Er übte deutliche Kritik an der anglikanischen Kirche, die sich bisher neutral verhalten hat: "Ich empfinde das als eine erschreckende Sprachlosigkeit." Erst in den vergangenen Tagen hätten Kirchenvertreter Kritik an Inhalten und Formen der Debatte geäußert.
Welby und Nichols gegen Brexit
Der Erzbischof von Canterbury, Justin Welby, hat angekündigt, gegen den "Brexit" zu stimmen. Die Gemeinschaft der europäischen Staaten habe seit ihrer Gründung nach dem Zweiten Weltkrieg die soziale Sicherheit und das menschliche Miteinander auf dem Kontinent gestärkt, argumentierte er. Bei ihrer Entscheidung, ob das Königreich weiter Mitglied der Europäischen Union bleiben soll, sollten sich die Briten an dem Idealismus der Gründerväter der EU orientieren. "Jesus hat uns gelehrt, unsere Nachbarn zu lieben", erklärte Welby.
Der ranghöchste katholische Bischof der Insel, Kardinal Vincent Nichols von Westminster, warnte, ein Austritt Großbritanniens würde das Land vor "komplexere Probleme stellen als ein Verbleib in der EU". Es gebe in der katholischen Kirche eine starke Tradition der Überzeugung, dass "den Weg der Spaltung zu begehen fast unweigerlich zu weiteren Spaltungen führen muss". Der "katholische Instinkt" sei, "das Ganze im Blick zu haben". Das sei auch die Bedeutung des griechischen Wortes "katholisch", nämlich "allumfassend". Nichols betonte jedoch, dass das seine persönliche Meinung sei und keine offizielle Kirchenposition.
Der Bischof von Southwark und stellvertretende Vorsitzender der Bischofskonferenz, Peter Smith, hingegen hatte in einem Interview mit Radio Vatikan den Schatzkanzler George Osborne scharf kritisiert und ihm Panikmache vorgeworfen, was einen möglichen "Brexit" angeht. Der Kampf um einen Zusammenhalt zwischen den europäischen Mitgliedsstaaten dürfe nicht der legitimen Souveränität der einzelnen Staaten zum Opfer fallen, sagte er. Der Verlust britischer Souveränität sei "hart zu schlucken".
Prüfsteine und Wahlempfehlung
Die katholischen Bischöfe von England und Wales gaben zwar keine Wahlempfehlung, aber Prüfsteine für eine überlegte Entscheidung. Darin heißt es, das Votum werde "Auswirkungen auf die künftigen Generationen haben, und zwar nicht nur für das Vereinigte Königreich, sondern auch für ganz Europa und die Welt". Entsprechend hoch sei die Verantwortung der Wähler.
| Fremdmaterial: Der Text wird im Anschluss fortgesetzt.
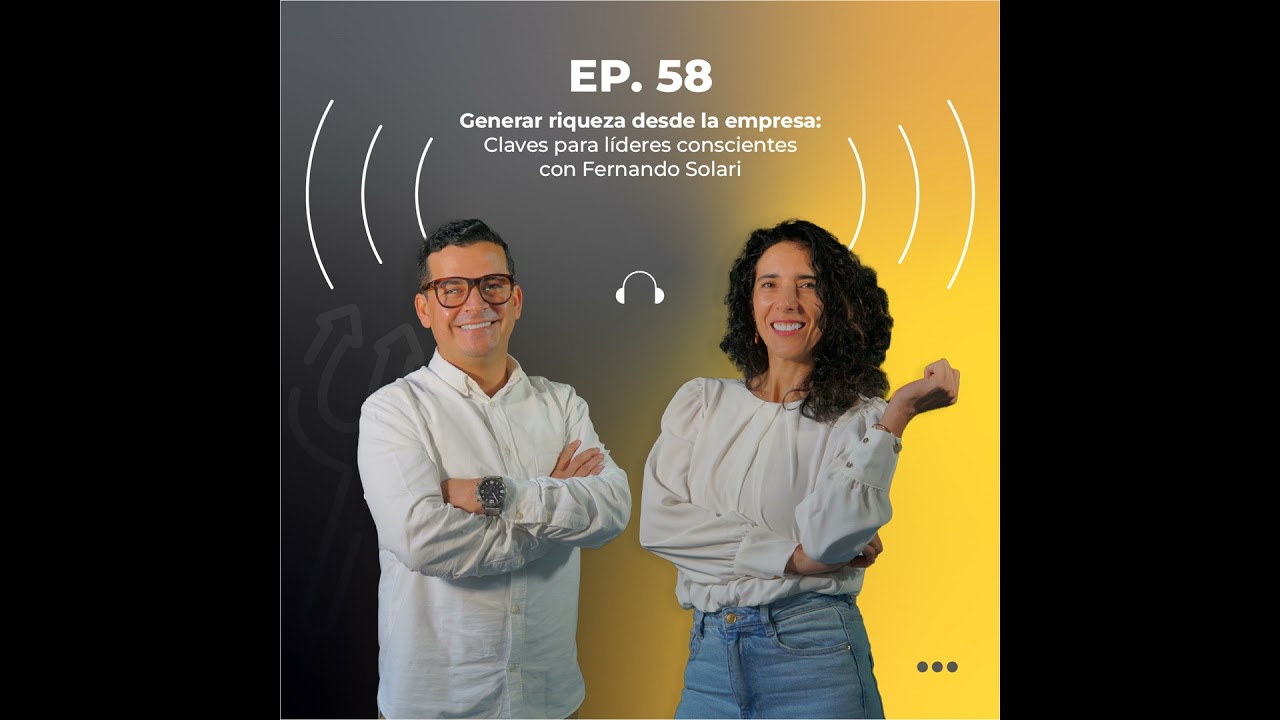 58. Generar riqueza desde la empresa: claves para líderes conscientes con Fernando Solari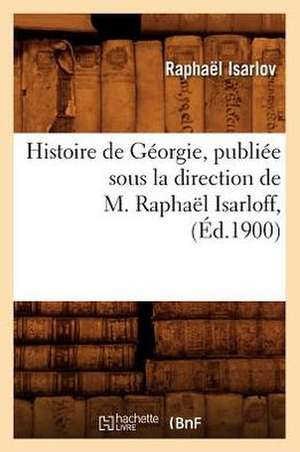 Histoire de Georgie, Publiee Sous La Direction de M. Raphael Isarloff, (Ed.1900) de Isarlov R.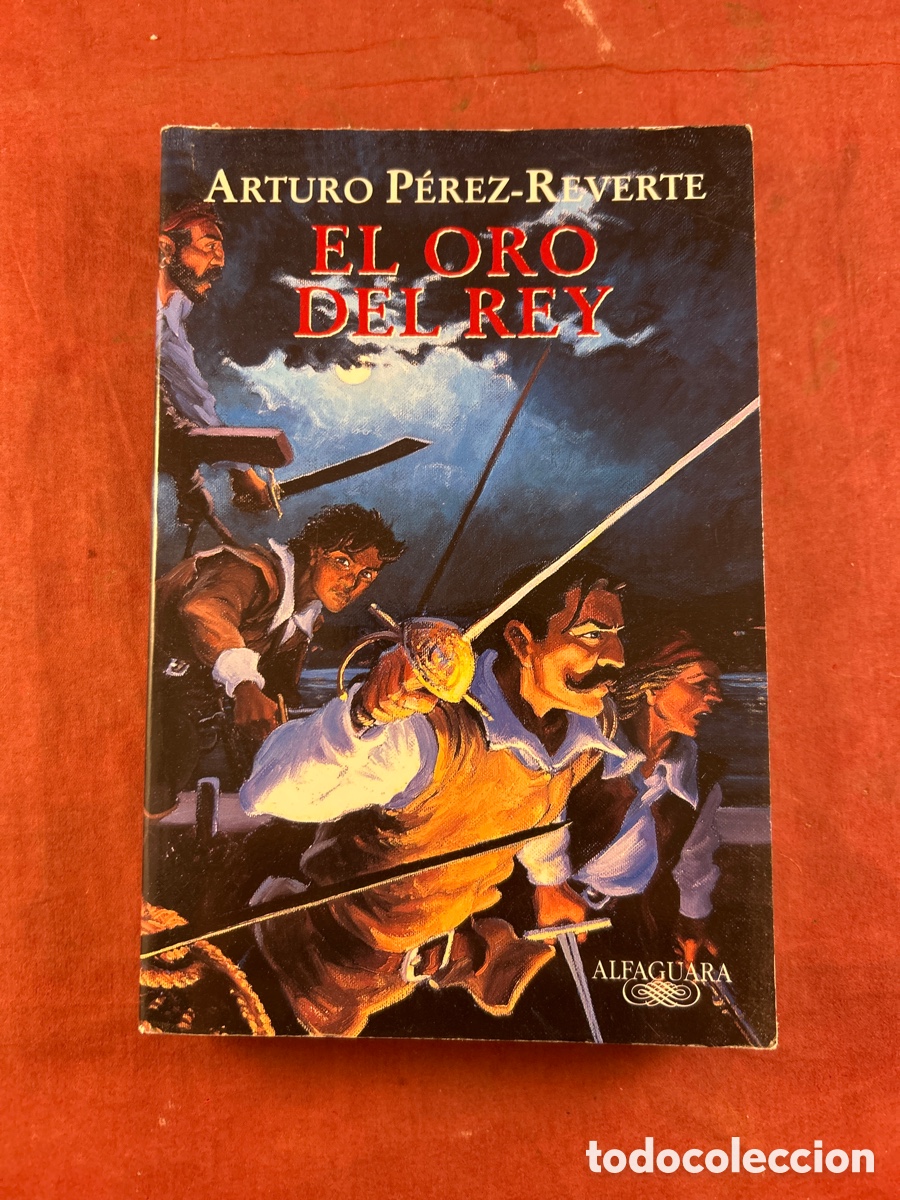 Libros de segunda mano: ARTURO P&Eacute;REZ REVERTE. EL ORO DEL REY - Foto 1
Auch die Generalversammlung der presbyterianischen Kirche von Schottland sprach sich mit großer Mehrheit für einen Verbleib Großbritanniens in der EU aus - schon zum fünften Mal in den vergangenen 20 Jahren. "Wir sehen, dass es nicht perfekt ist - aber die EU ist gerade dabei, sich zu entwickeln. Sie ist noch kein fertiges Produkt", so eine Sprecherin. Der einzige Weg, weiter Teil dieser Transformation sein zu können, sei, in der EU zu bleiben.